Prof. Akande, who is also the Director of the Centre for Presidential Studies at the same university, advocated local government autonomy as the panacea to the problem of local government administration in the country.
He stated this when he appeared as a guest on a television programme monitored in Ibadan, Oyo State capital at the weekend.
He said local government in the country has failed to achieve the objective of grassroots development because of three factors; lack of autonomy, lack of direct financial allocation from the federation account and the failure to elect local government councils, explaining that the three factors boil down to the issue of local government autonomy.
“Local government councils will be accountable to their people if they are elected. Caretaker committees are only accountable to their appointing autorities,” he said, explaining that it is when a government is accountable to the people that it is motivated to perform to the expectation of the people,” he explained.
He said the failure to make direct financial allocation to local government councils also inhibit local government performance. “The Joint State-Local government account system denies local councils the opportunity to determine projects that are relevant to their people. The situation where state governments award uniform projects for all local government areas is a negation of the principle of grassroots development that undergirds the creation of local councils as third tier of government,” he said.

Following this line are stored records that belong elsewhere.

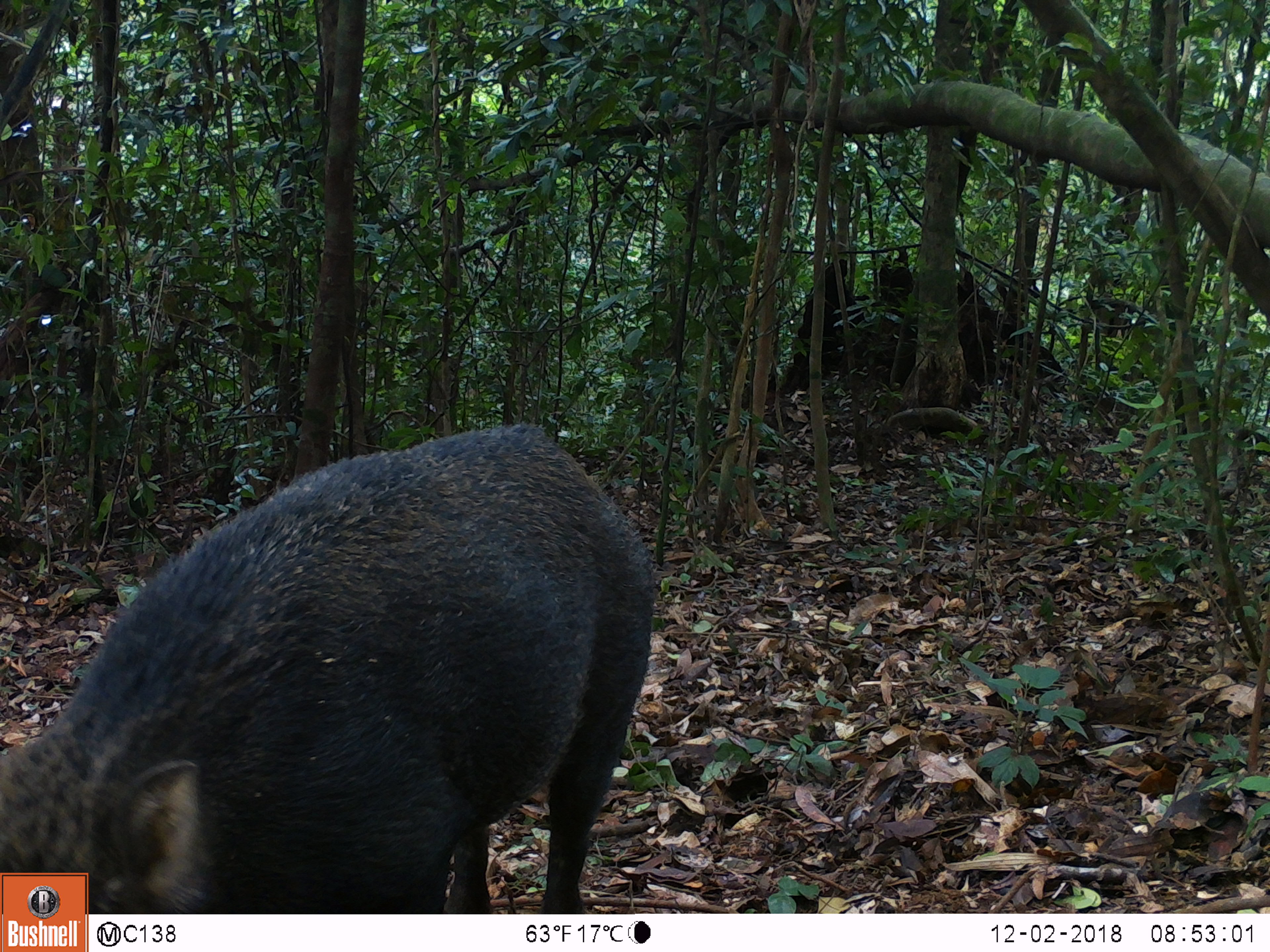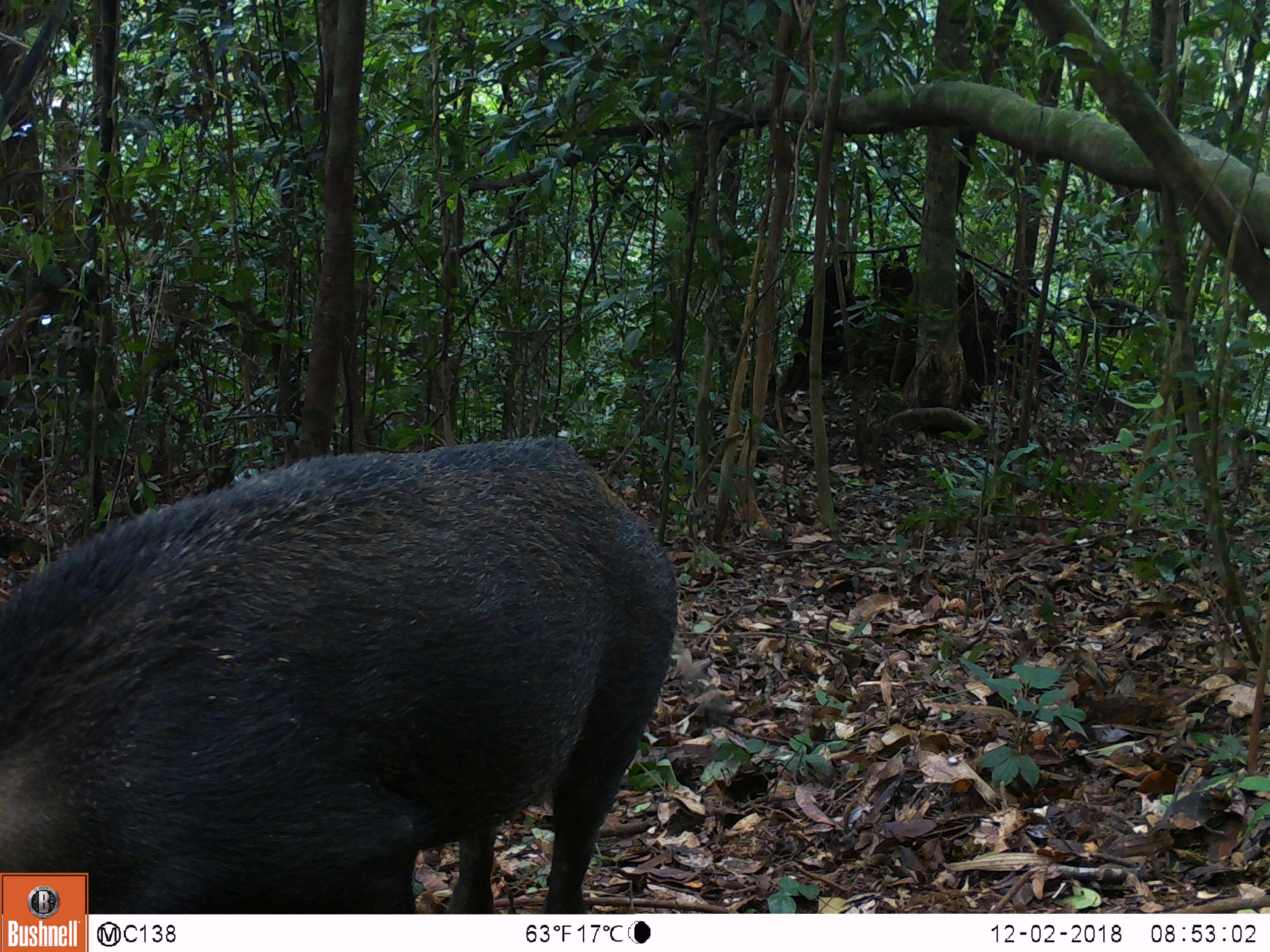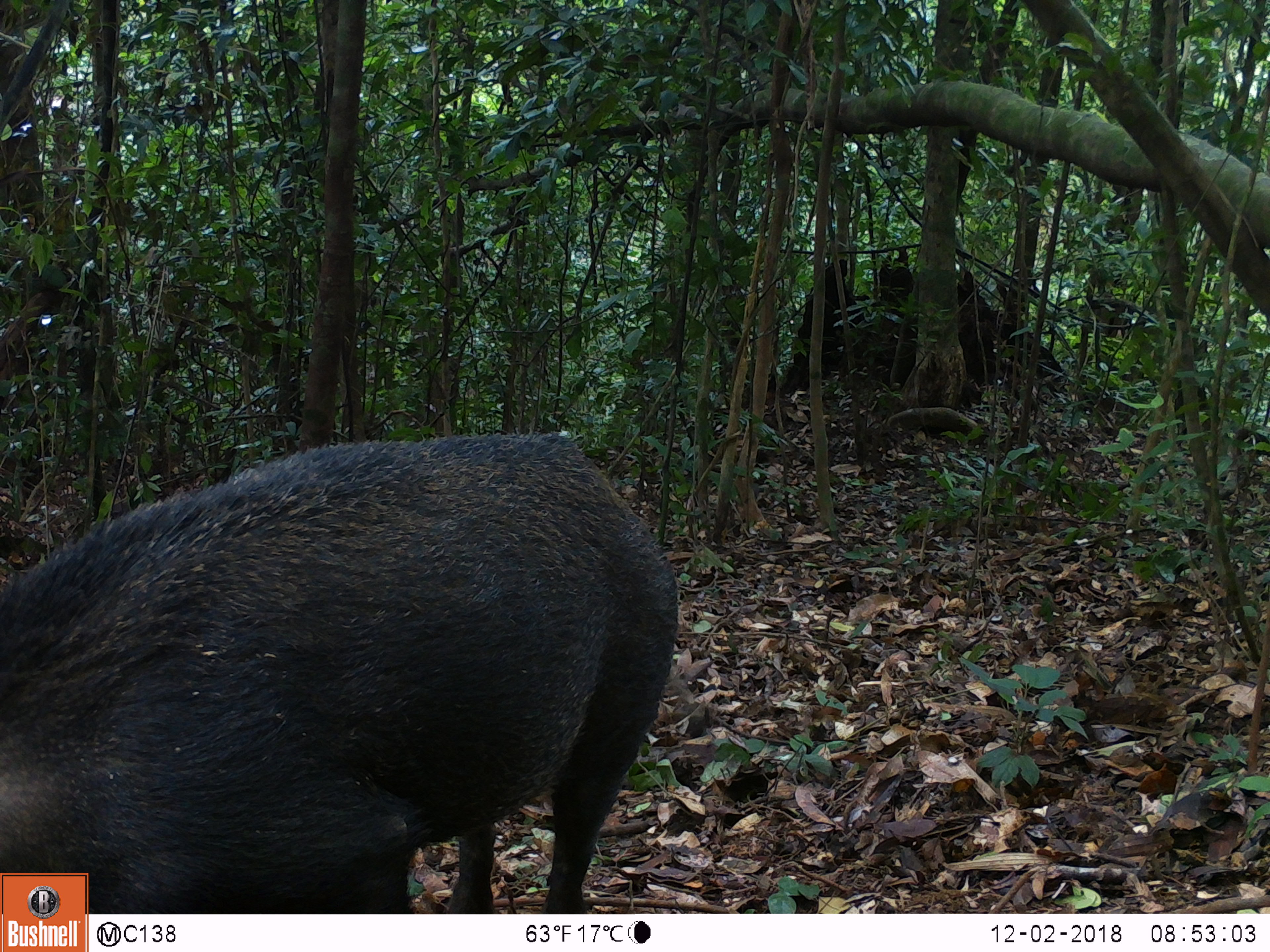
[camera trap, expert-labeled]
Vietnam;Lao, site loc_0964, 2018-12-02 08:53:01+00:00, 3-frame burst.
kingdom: Animalia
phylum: Chordata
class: Mammalia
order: Artiodactyla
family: Suidae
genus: Sus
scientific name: Sus scrofa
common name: eurasian wild pig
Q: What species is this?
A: Eurasian wild pig (Sus scrofa).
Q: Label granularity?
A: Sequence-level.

He advised that the Joint State-Local Government account should be abolished while administrative guidelines are stipulated for the payment of teachers and other workers’ salaries as first line charge on local government accounts.

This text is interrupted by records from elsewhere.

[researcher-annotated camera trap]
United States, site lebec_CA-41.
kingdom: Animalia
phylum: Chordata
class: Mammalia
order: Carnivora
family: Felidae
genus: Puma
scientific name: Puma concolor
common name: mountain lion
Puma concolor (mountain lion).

Akande said that the Constitution should also be amended to allow Independent National Electoral Commission (INEC) or a new national electoral body comprising representatives of states and political parties to conduct local government elections.
He said the present system where ruling parties at the state level win all local government elections that they conduct does not promote democracy, good governance and competent leadership at the local government level.”It is indefensible that no ruling party in any of the 36 states has ever lost a local government election in their respective state. This clearly makes a mockery of our democracy and there is need for an urgent review of this electoral embarrassment”, he submitted.

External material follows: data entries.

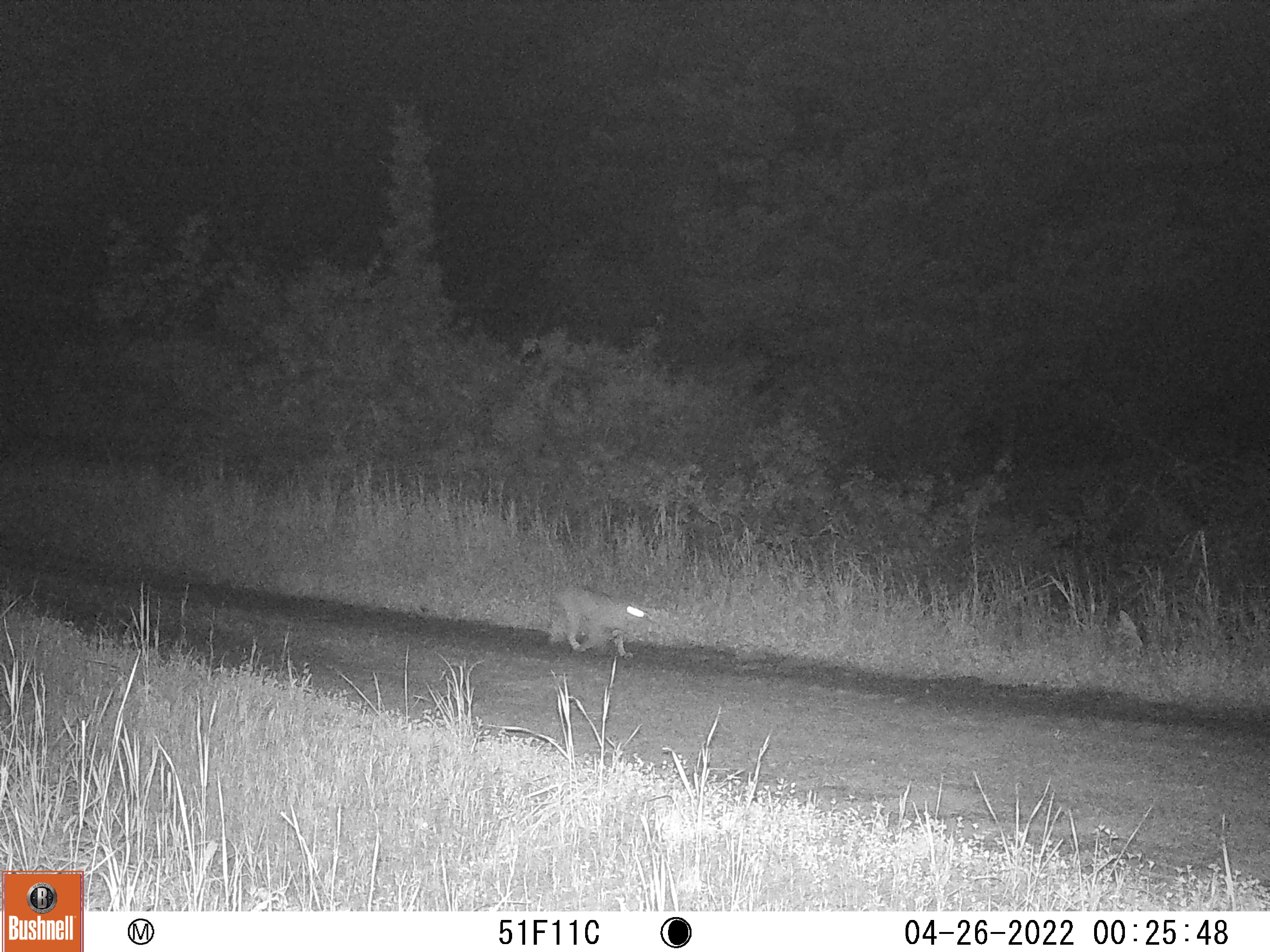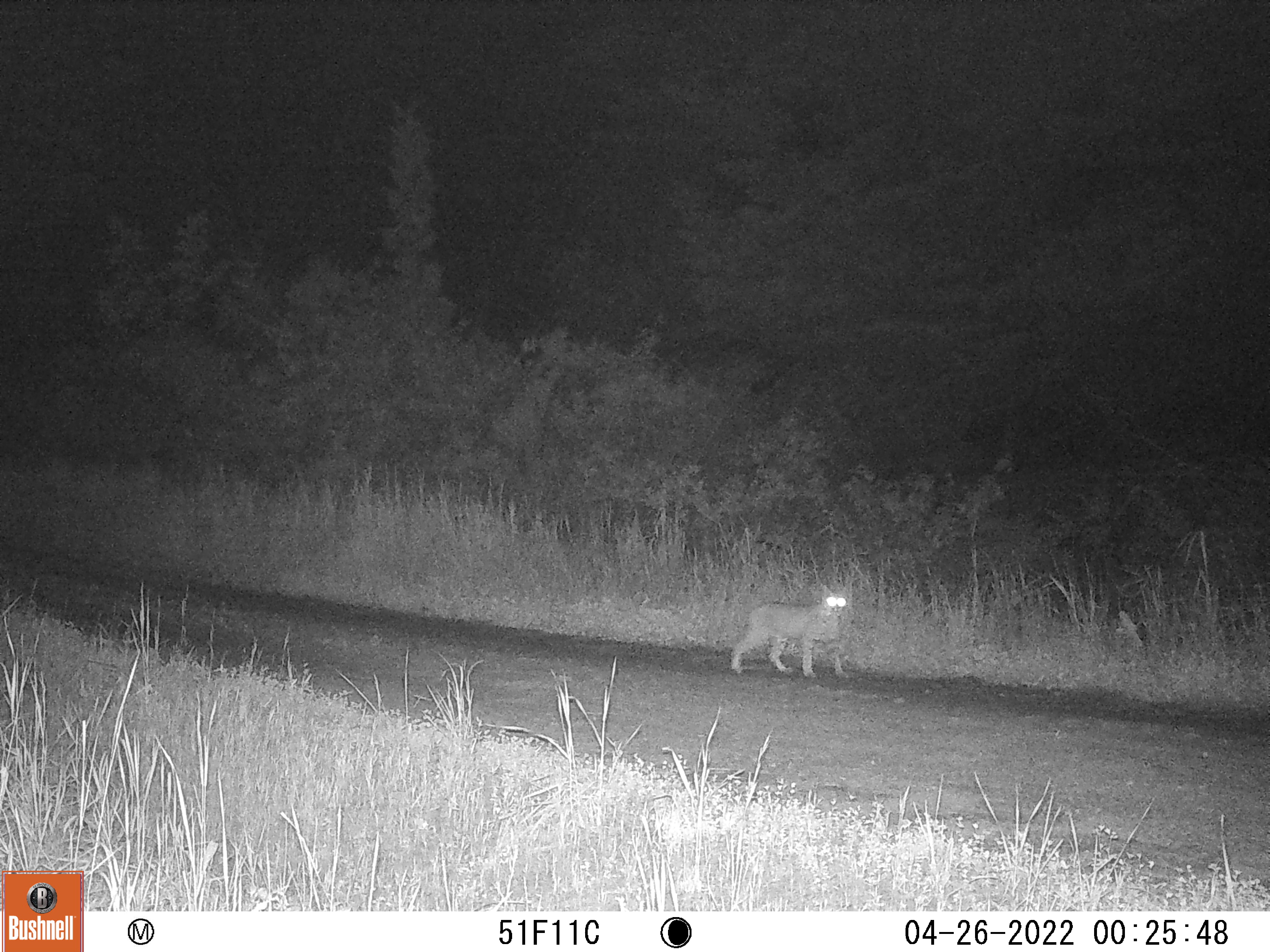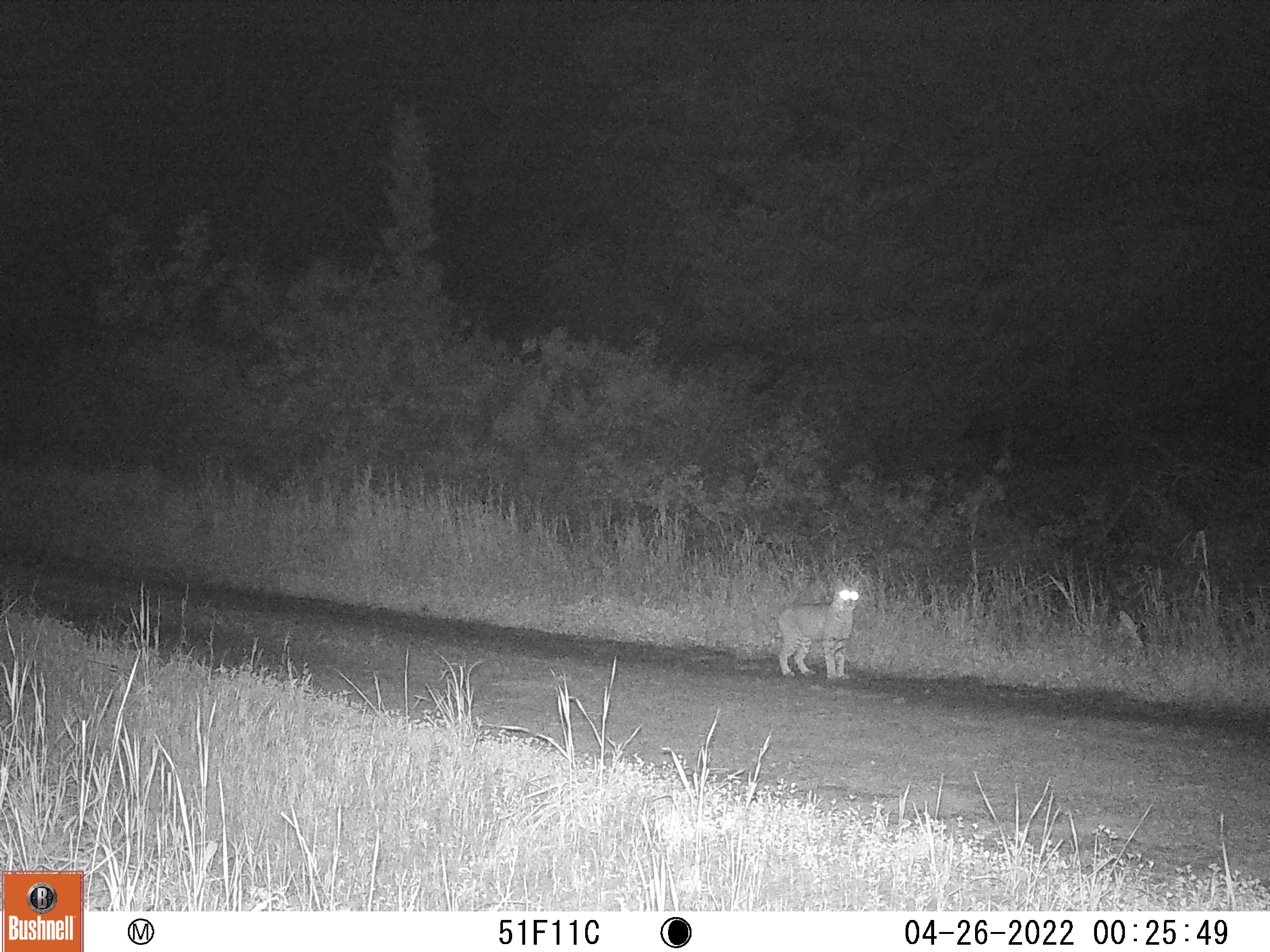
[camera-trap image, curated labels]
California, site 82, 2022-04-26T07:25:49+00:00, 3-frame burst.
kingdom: Animalia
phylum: Chordata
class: Mammalia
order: Carnivora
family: Felidae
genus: Lynx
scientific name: Lynx rufus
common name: bobcat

He revealed that the said the conduct of local government election by state governments has denied the third tier of government the opportunity to recruit competent and accountable leadership at that level. “The caretaker system has denied the people the opportunity of electing leaders of their choice at the local level. This is against the provisions and spirit of the 1999 Constitution”, he said, arguing that the conception of local government as a training ground for leadership at higher levels of government is lost because democratic tenets of governance are not allowed to blossom at the local government level.
Speaking on the situation in Oyo State, Prof. Akande explained that the autonomy of local government could have been ensured if local council elections had been held. He claimed that the governor had triggered the process of election twice but the process was truncated by court processes. ”The governor triggered the process in 2011 but a court case instituted by the members of the state electoral panel constituted by Governor Ladoja but dismissed by Governor Alao Akala resulted in a court injunction against the new Commission constituted by Governor Ajimobi.
“The Governor triggered the process for council elections again in 2016 but some parties aggrieved with provisions of the Local Council Development Authorities (LCDA) got a court injunction against the conduct of the election”. He expressed the confidence that the resolution of the court case will restore local government autonomy in Oyo State.